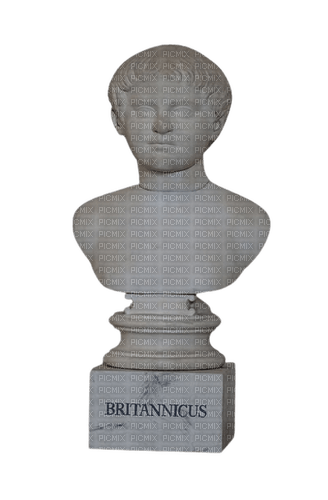 Britannicus - png gratuito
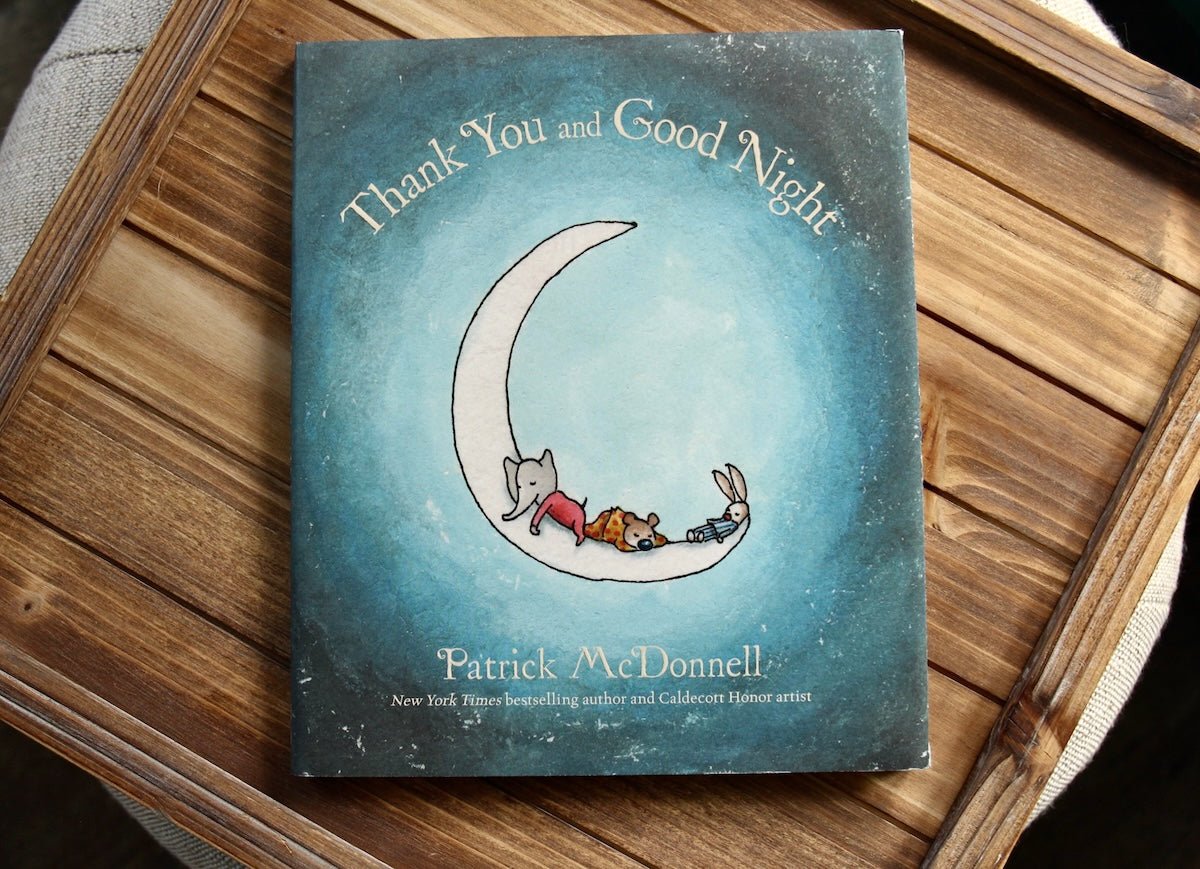 The Storytime Collection - MUTTS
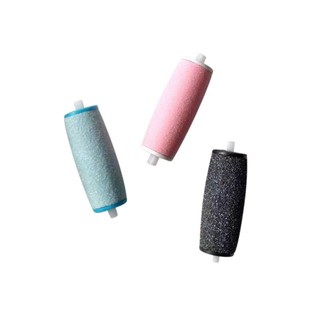 📏現貨📏副廠爽健去硬皮機替換磨砂頭 scholl替換磨砂頭 腳皮機磨頭 腳跟修復 通用爽健去硬皮機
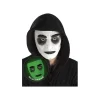 Máscara fosforita Darkman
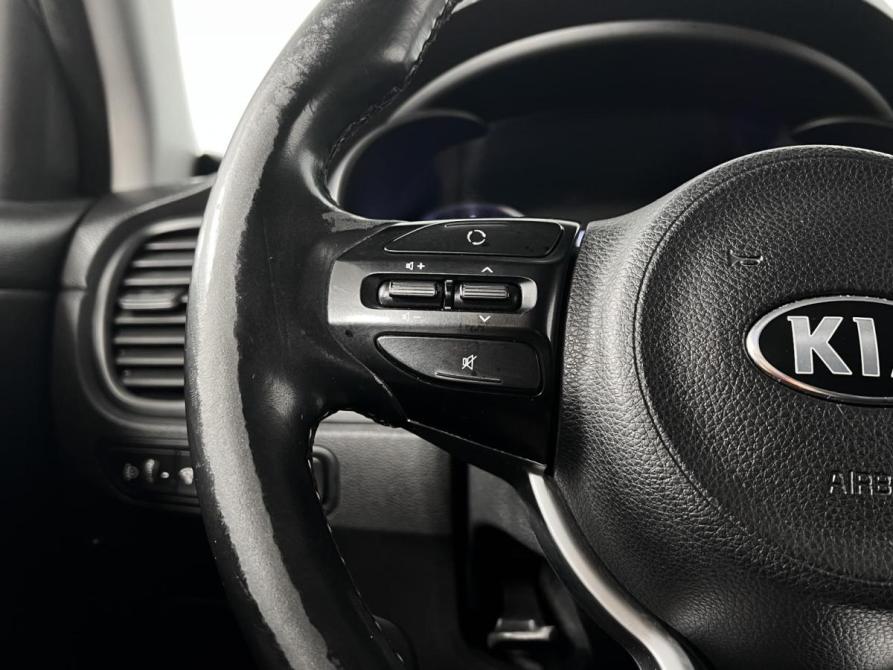 Kia Rio IV Казань  - изображение 13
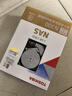 東芝（TOSHIBA）8TB NAS網(wǎng)絡(luò )存儲機械硬盤(pán)私有云家庭文件存儲7200轉 512MB SATA接口N300系列 曬單實(shí)拍圖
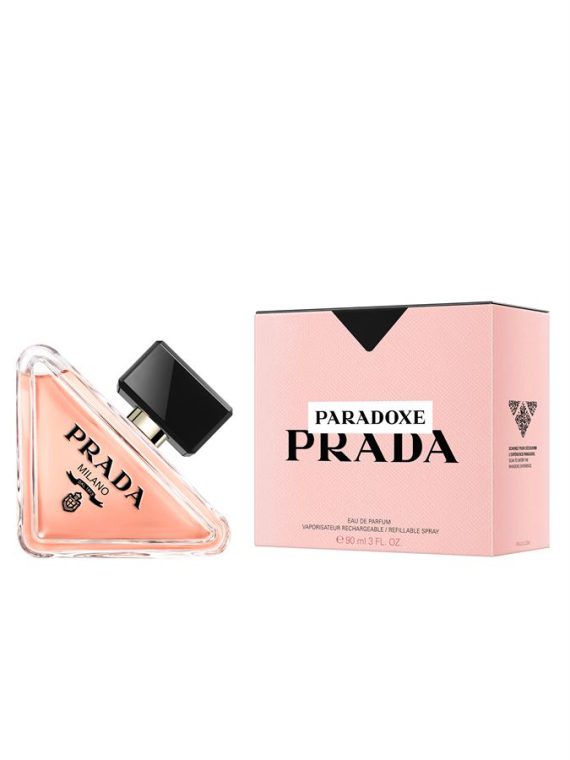 בושם לאישה PRADA PARADOXE EDP 90ML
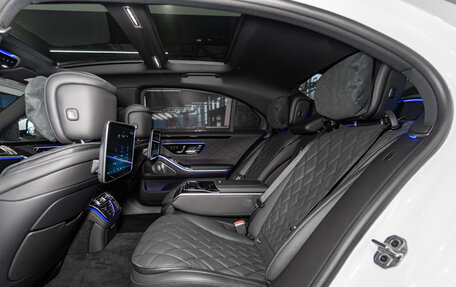 Mercedes-Benz S-Класс, 2025 год, 22 145 000 рублей, 24 фотография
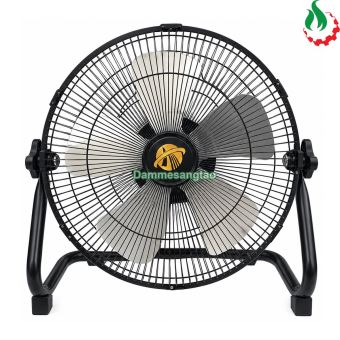 Quạt dùng pin 12V-21V QBL12-M21 không chổi than 12 inch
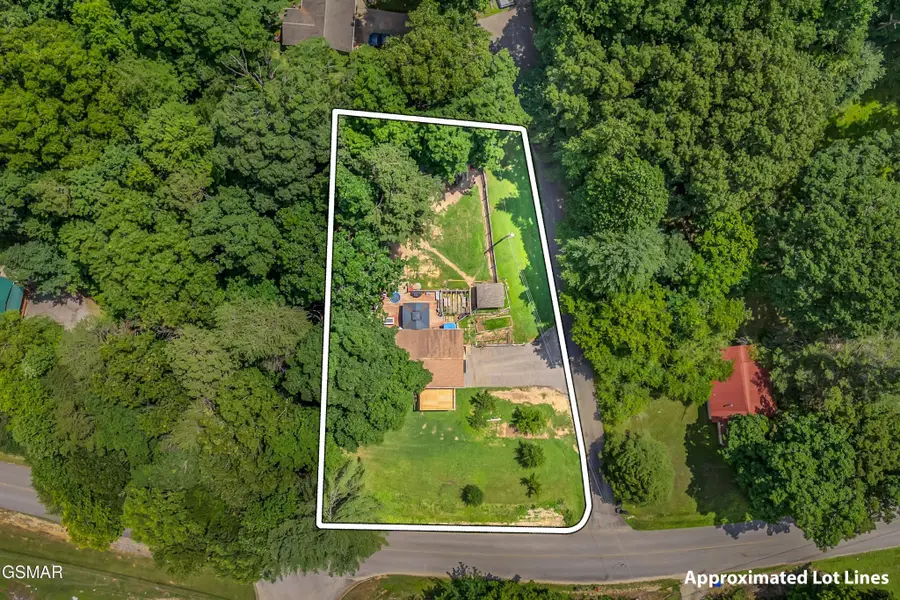 131 Delozier Lane, Rockwood, TN 37854 - #3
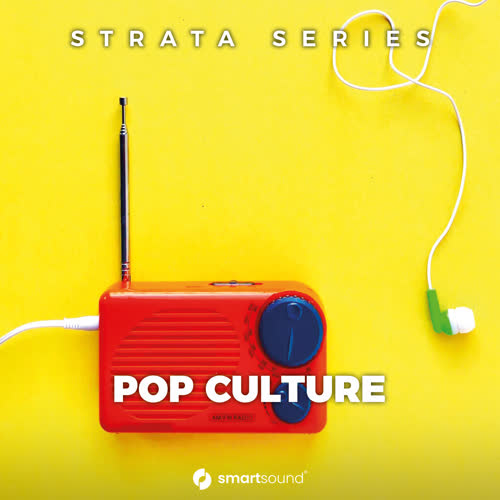 Pop Culture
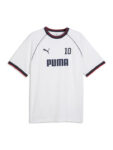Puma Sport Pinnacle Football Jersey Ανδρική Μπλούζα Κοντομάνικη 692177-02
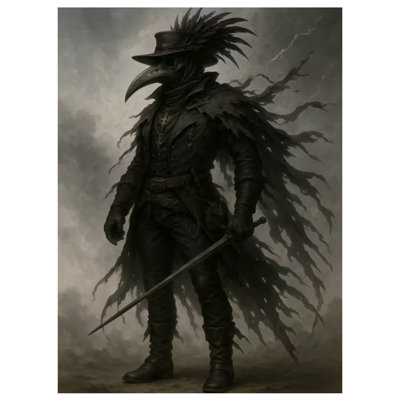 1 Piece Wrapped Canvas Wall Art
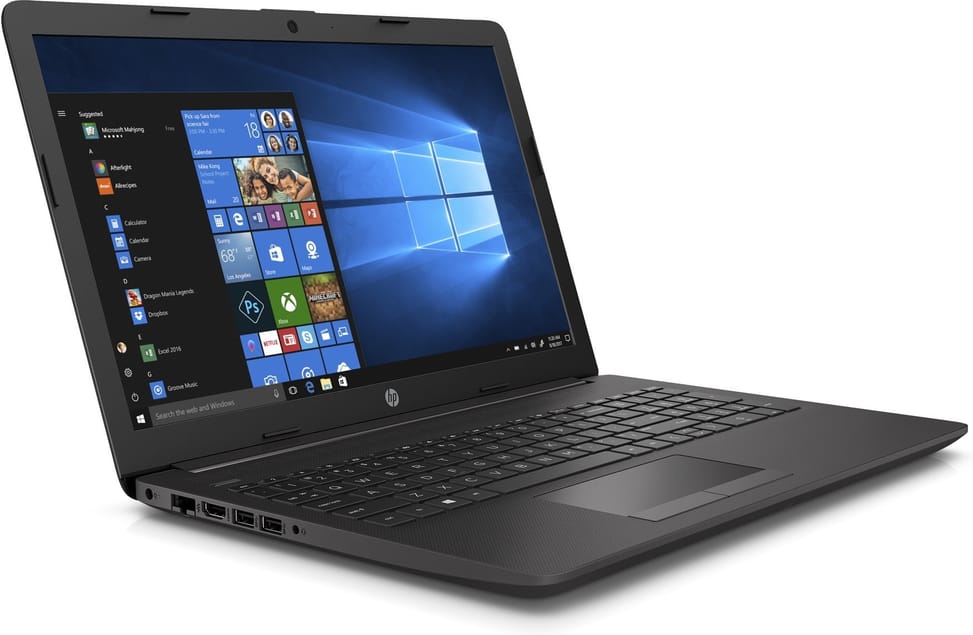 Ordinateur Portable HP 250 G7 (6BP46EA)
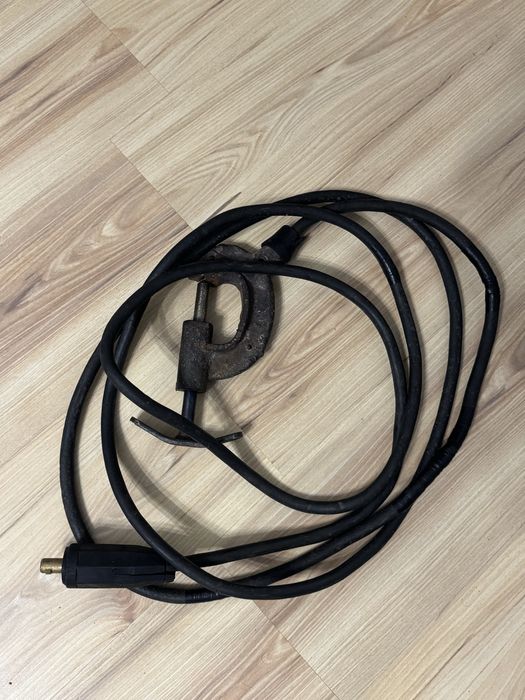 Spawarka Tig Fronius Transtig 1750 puls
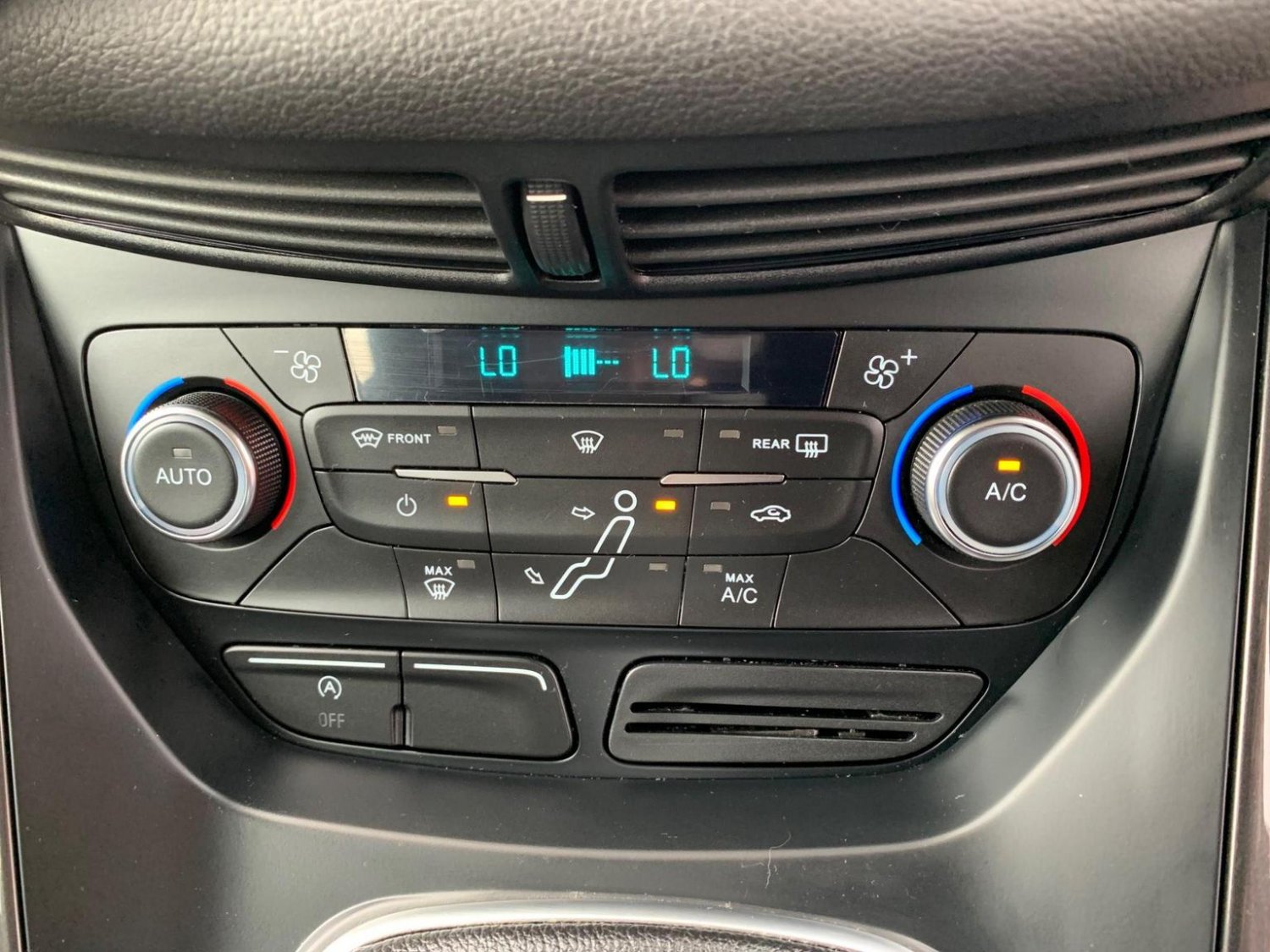 Ford C Max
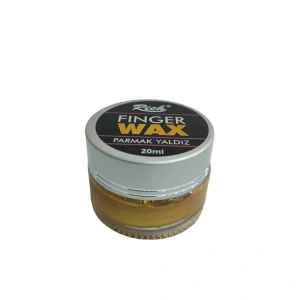 RİCH PRY-020-19561 PARMAK YALDIZ 20 CC ALTIN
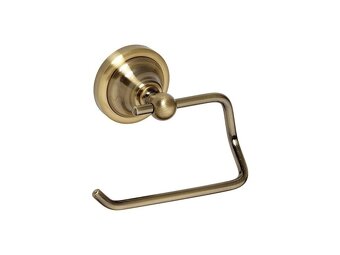 BEMETA RETRO BRONZ - sada koupelnových doplňků - 9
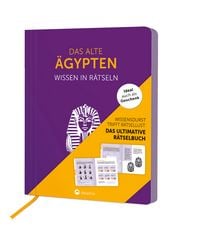 Produktbild: Das Alte &Auml;gypten I Wissen in R&auml;tseln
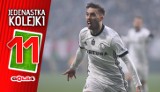 Legia dorwała Lechię. Jedenastka 30. kolejki Lotto Ekstraklasy według GOL24 [GALERIA]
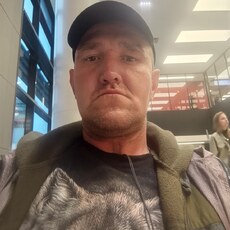 Фотография мужчины Сергей, 39 лет из г. Копейск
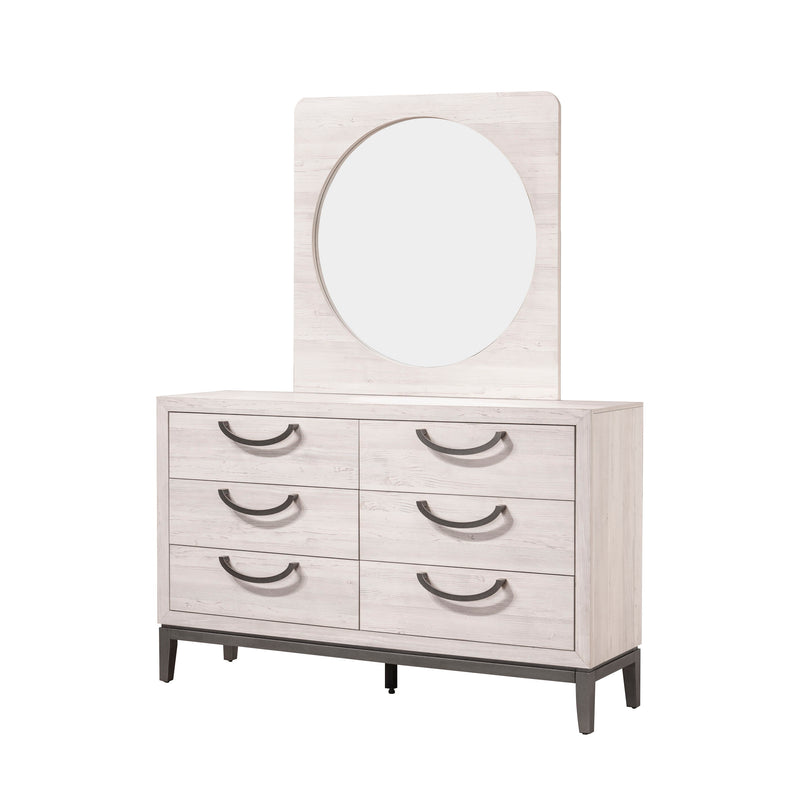 Veda - Dresser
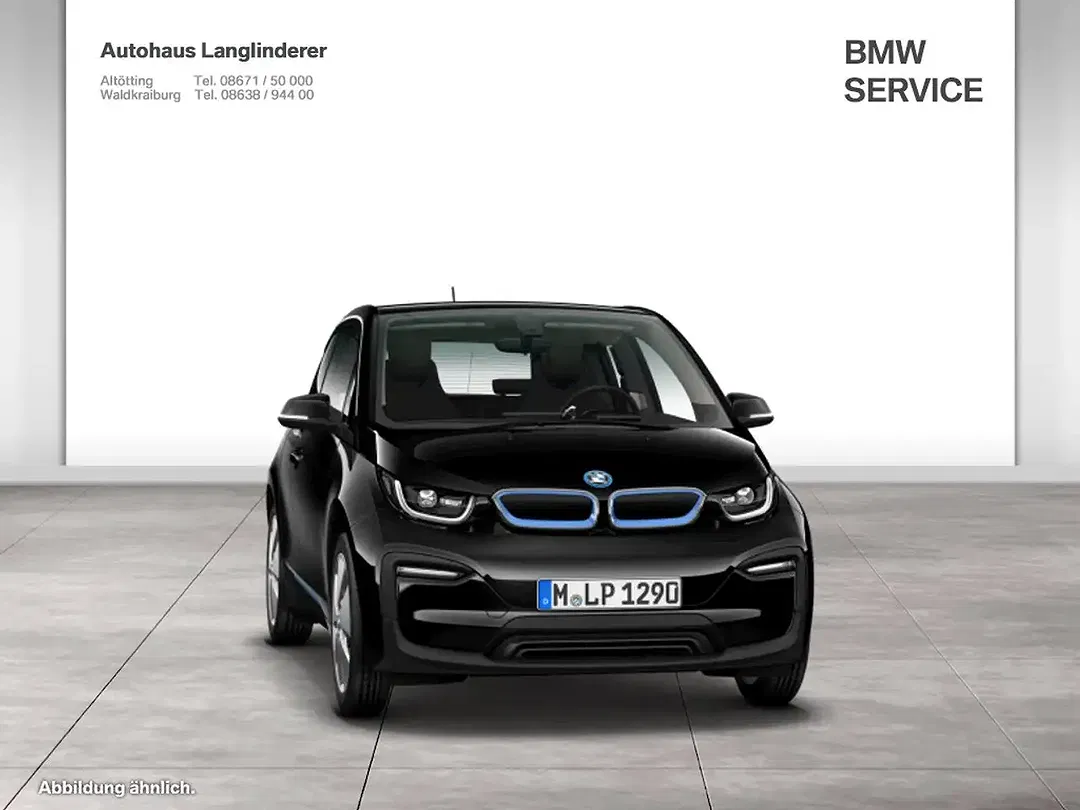 BMW i3 - Thumbnail 10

* * * *

[Activity] Please output every one of the records, from the start of the records through the line holding "1 Piece Wrapped Canvas Wall Art", inclusive, word for word and without the pictures.

[Result of this exercise]
 Britannicus - png gratuito
 The Storytime Collection - MUTTS
 📏現貨📏副廠爽健去硬皮機替換磨砂頭 scholl替換磨砂頭 腳皮機磨頭 腳跟修復 通用爽健去硬皮機
 Máscara fosforita Darkman
 Kia Rio IV Казань  - изображение 13
 東芝（TOSHIBA）8TB NAS網(wǎng)絡(luò )存儲機械硬盤(pán)私有云家庭文件存儲7200轉 512MB SATA接口N300系列 曬單實(shí)拍圖
 בושם לאישה PRADA PARADOXE EDP 90ML
 Mercedes-Benz S-Класс, 2025 год, 22 145 000 рублей, 24 фотография
 Quạt dùng pin 12V-21V QBL12-M21 không chổi than 12 inch
 131 Delozier Lane, Rockwood, TN 37854 - #3
 Pop Culture
Puma Sport Pinnacle Football Jersey Ανδρική Μπλούζα Κοντομάνικη 692177-02
 1 Piece Wrapped Canvas Wall Art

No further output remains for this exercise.